The Senate adopted a resolution by PML-N Senator Nisar Muhammad recommending to the government to evolve a mechanism to take care of families of the martyrs of terrorist incidents in the country. It recommended that they should be provided with reasonable financial assistance on monthly basis to help meet their day to day needs.

Minister of State for Interior Muhammad Balighur Rehman said the campaign against human trafficking was successfully continuing and its momentum would be maintained, as many achievements had been made and encouraging results achieved.

The minister was winding up the debate on a motion moved by PML-N Senator Javed Abbasi. He said a large number of culprits had been apprehended with 10 most wanted criminals during 250 raids conducted by the FIA.

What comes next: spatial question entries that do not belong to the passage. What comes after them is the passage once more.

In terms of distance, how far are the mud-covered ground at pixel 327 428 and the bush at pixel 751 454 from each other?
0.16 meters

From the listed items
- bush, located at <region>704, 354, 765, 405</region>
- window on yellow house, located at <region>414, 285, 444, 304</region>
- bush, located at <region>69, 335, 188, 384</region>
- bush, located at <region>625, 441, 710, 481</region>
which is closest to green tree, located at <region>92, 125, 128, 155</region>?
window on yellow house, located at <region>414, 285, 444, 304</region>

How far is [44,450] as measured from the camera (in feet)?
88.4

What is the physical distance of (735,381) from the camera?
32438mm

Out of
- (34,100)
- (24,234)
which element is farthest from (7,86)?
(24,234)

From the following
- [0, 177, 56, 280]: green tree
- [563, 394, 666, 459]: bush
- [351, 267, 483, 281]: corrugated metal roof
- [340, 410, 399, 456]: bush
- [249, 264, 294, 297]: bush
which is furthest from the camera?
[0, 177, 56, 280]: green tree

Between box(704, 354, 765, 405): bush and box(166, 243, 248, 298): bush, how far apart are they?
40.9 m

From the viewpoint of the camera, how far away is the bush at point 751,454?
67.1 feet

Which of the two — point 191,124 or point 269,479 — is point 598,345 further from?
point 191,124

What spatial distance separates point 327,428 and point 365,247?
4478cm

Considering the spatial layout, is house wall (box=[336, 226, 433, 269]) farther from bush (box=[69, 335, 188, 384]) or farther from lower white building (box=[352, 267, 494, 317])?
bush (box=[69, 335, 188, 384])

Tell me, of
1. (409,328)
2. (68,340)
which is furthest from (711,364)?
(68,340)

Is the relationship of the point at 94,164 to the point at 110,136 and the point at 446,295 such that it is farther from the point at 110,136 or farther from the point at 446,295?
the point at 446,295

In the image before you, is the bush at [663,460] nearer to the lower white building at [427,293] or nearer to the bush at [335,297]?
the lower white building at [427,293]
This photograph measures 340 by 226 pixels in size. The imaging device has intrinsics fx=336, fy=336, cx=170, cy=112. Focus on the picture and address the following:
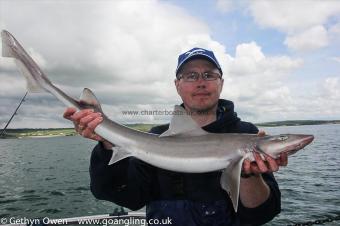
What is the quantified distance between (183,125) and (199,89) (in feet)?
2.36

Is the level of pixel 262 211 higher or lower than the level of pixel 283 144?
lower

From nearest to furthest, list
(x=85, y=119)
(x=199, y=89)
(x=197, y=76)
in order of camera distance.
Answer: (x=85, y=119) < (x=199, y=89) < (x=197, y=76)

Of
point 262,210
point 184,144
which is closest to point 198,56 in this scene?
point 184,144

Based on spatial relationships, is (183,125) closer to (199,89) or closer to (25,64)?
(199,89)

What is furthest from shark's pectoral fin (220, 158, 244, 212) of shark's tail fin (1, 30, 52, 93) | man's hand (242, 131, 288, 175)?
shark's tail fin (1, 30, 52, 93)

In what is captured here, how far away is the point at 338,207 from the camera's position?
17578 mm

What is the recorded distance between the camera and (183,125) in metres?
5.07

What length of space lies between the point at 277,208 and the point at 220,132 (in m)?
1.41

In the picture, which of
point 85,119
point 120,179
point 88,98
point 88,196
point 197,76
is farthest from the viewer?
point 88,196

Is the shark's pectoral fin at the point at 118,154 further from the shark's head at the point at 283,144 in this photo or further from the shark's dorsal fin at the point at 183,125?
the shark's head at the point at 283,144

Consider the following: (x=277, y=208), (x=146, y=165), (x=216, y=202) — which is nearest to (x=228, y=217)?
(x=216, y=202)

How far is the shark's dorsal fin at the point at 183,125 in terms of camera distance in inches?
197

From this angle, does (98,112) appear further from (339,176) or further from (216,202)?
(339,176)

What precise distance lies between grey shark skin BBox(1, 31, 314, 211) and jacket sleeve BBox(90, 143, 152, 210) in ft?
0.80
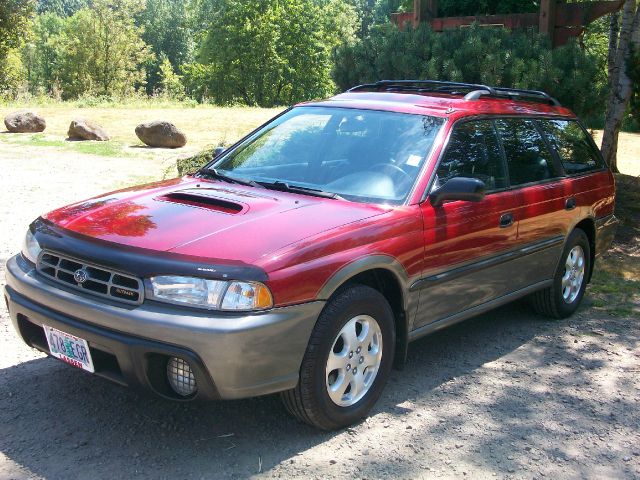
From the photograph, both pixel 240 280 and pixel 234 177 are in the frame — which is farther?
pixel 234 177

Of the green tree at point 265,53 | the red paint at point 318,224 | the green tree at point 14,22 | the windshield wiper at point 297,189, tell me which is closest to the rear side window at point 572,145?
the red paint at point 318,224

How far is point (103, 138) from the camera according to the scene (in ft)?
59.0

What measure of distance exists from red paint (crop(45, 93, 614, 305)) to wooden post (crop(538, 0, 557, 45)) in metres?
5.61

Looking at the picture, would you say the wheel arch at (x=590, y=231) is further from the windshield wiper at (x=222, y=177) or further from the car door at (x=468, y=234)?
the windshield wiper at (x=222, y=177)

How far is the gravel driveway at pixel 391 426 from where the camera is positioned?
355 cm

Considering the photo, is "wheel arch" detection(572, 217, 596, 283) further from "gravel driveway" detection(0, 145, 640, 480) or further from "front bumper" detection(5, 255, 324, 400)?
"front bumper" detection(5, 255, 324, 400)

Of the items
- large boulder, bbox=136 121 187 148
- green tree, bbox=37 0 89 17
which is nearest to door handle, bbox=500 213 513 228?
large boulder, bbox=136 121 187 148

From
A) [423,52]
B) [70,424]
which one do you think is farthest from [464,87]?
[423,52]

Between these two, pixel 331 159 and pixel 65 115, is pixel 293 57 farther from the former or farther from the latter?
pixel 331 159

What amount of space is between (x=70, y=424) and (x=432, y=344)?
2.63m

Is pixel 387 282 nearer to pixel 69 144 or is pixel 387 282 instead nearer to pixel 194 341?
pixel 194 341

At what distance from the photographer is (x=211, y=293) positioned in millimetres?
3346

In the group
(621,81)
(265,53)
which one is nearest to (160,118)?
(621,81)

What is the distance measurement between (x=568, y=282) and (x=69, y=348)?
4.14 m
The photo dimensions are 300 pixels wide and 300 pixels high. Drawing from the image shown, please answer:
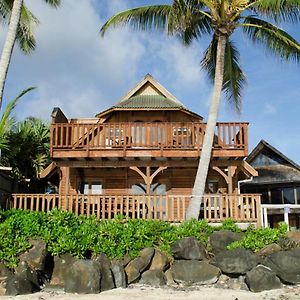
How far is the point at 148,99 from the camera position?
2067 centimetres

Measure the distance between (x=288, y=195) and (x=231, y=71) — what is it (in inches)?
321

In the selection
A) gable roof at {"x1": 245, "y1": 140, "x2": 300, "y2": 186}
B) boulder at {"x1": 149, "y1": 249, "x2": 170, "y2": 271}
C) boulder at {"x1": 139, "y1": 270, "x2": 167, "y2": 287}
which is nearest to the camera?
boulder at {"x1": 139, "y1": 270, "x2": 167, "y2": 287}

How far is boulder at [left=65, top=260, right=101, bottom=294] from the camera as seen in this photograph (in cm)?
1116

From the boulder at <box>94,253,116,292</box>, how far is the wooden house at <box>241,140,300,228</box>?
12123 mm

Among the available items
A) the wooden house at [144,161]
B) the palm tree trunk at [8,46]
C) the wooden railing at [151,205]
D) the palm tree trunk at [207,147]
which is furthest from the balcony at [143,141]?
the palm tree trunk at [8,46]

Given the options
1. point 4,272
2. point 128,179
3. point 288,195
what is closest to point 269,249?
point 4,272

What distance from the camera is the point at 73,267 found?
11.4m

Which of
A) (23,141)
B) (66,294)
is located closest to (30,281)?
(66,294)

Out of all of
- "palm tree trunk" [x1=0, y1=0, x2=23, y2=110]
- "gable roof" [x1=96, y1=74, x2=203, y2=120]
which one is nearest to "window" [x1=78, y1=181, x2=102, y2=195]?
"gable roof" [x1=96, y1=74, x2=203, y2=120]

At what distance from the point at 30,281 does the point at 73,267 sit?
1.14 metres

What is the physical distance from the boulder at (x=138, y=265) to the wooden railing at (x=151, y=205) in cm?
200

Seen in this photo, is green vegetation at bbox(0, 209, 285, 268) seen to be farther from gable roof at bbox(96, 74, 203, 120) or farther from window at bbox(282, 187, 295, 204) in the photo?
window at bbox(282, 187, 295, 204)

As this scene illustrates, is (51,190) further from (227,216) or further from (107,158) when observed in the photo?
(227,216)

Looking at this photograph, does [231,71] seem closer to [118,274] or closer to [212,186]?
[212,186]
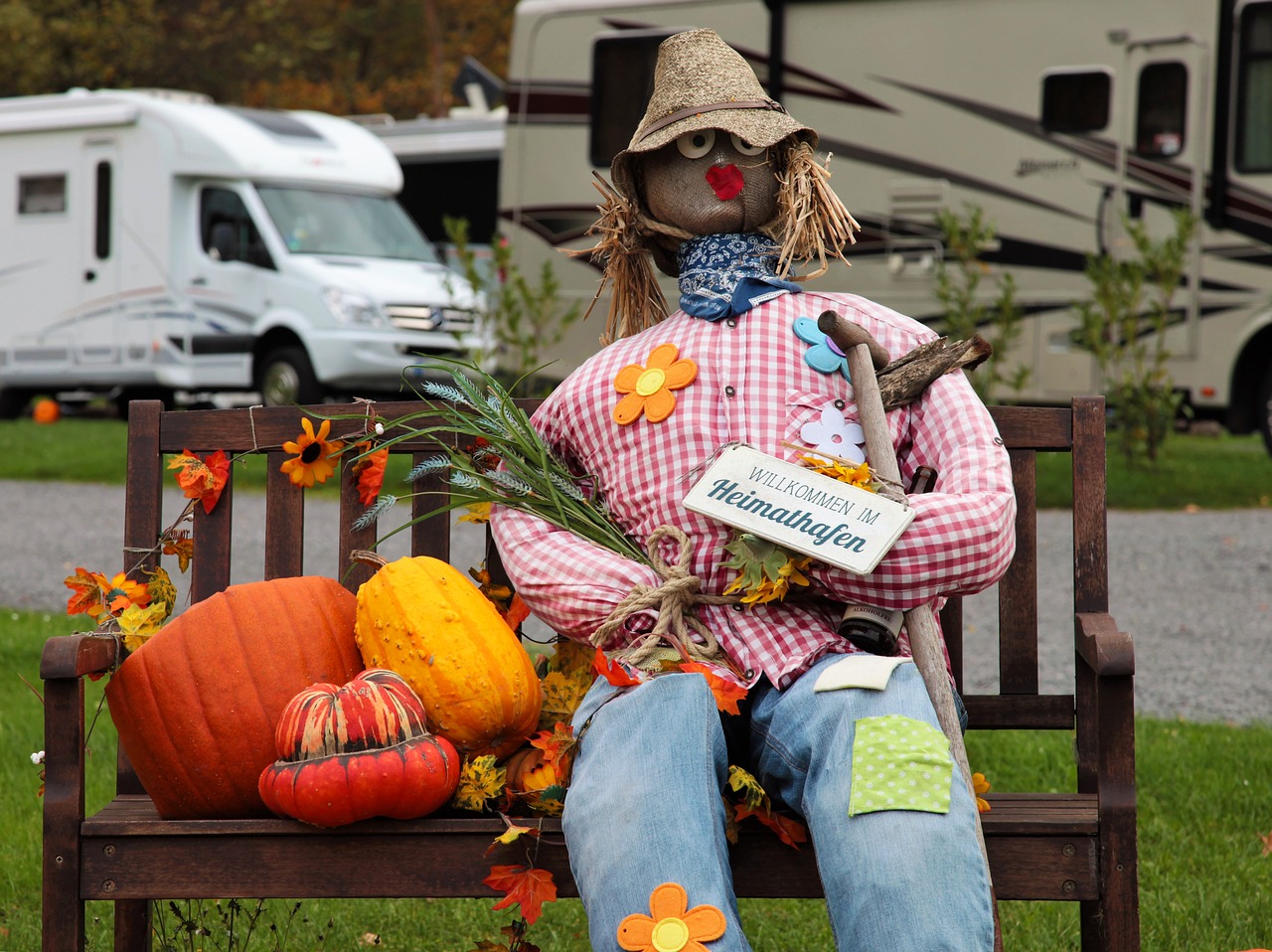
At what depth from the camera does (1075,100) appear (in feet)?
33.4

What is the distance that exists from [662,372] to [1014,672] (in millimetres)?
914

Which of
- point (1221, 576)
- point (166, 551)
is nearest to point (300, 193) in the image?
point (1221, 576)

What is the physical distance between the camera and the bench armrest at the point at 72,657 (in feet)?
7.81

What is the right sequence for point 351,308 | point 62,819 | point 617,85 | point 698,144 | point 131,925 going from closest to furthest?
point 62,819 < point 131,925 < point 698,144 < point 617,85 < point 351,308

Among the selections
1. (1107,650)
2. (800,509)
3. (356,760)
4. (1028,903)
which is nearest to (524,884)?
(356,760)

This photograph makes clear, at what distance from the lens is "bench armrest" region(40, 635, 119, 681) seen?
238cm

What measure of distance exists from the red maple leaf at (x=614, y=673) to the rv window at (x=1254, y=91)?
28.5 ft

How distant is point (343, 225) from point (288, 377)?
1537 millimetres

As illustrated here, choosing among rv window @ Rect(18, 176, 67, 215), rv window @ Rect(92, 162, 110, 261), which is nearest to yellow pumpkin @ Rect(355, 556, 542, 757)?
rv window @ Rect(92, 162, 110, 261)

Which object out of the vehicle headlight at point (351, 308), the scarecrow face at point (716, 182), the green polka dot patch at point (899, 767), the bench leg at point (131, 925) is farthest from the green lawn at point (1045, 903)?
the vehicle headlight at point (351, 308)

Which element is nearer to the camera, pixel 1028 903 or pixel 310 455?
pixel 310 455

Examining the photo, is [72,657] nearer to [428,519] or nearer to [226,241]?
[428,519]

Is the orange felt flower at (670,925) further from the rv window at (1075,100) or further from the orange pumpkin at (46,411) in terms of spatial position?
the orange pumpkin at (46,411)

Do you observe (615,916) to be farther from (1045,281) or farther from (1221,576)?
(1045,281)
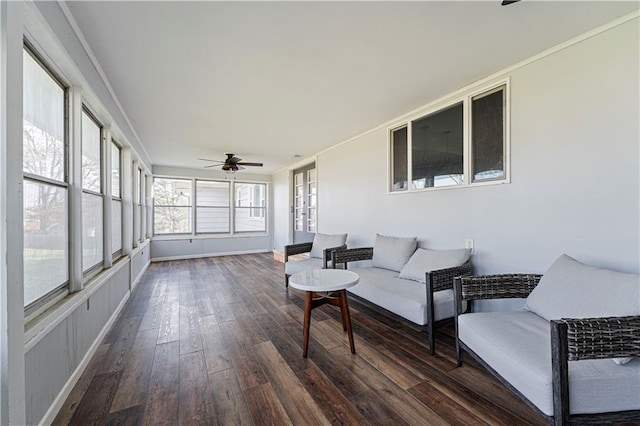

Senators, including PML-N’s Abdul Qayyum, Rehman Malik of PPP, Mohsin Aziz of PTI, Sirajul Haq of JI, Muhammad Ali Saif of MQM and Abdul Ghafoor Haideri of JUI-F called for drastic measures to stem the menace, a cause of embarrassment for Pakistan. They noted that there should be a piece of legislation and revision of rules, if needed to ensure the scourge was effectively combated. They also called for creating an awareness among the masses about it.   He said the Inter-Agency Task Force made 6,138 interceptions during the first 11 months of the current year.On another motion moved by the PTI Senator Azam Swati, Balighur Rehman said that currently the circular debt stood at Rs310 billion. He said recovery of electricity dues had improved by 91 percent while line losses had come down from 19.2 to 17 percent.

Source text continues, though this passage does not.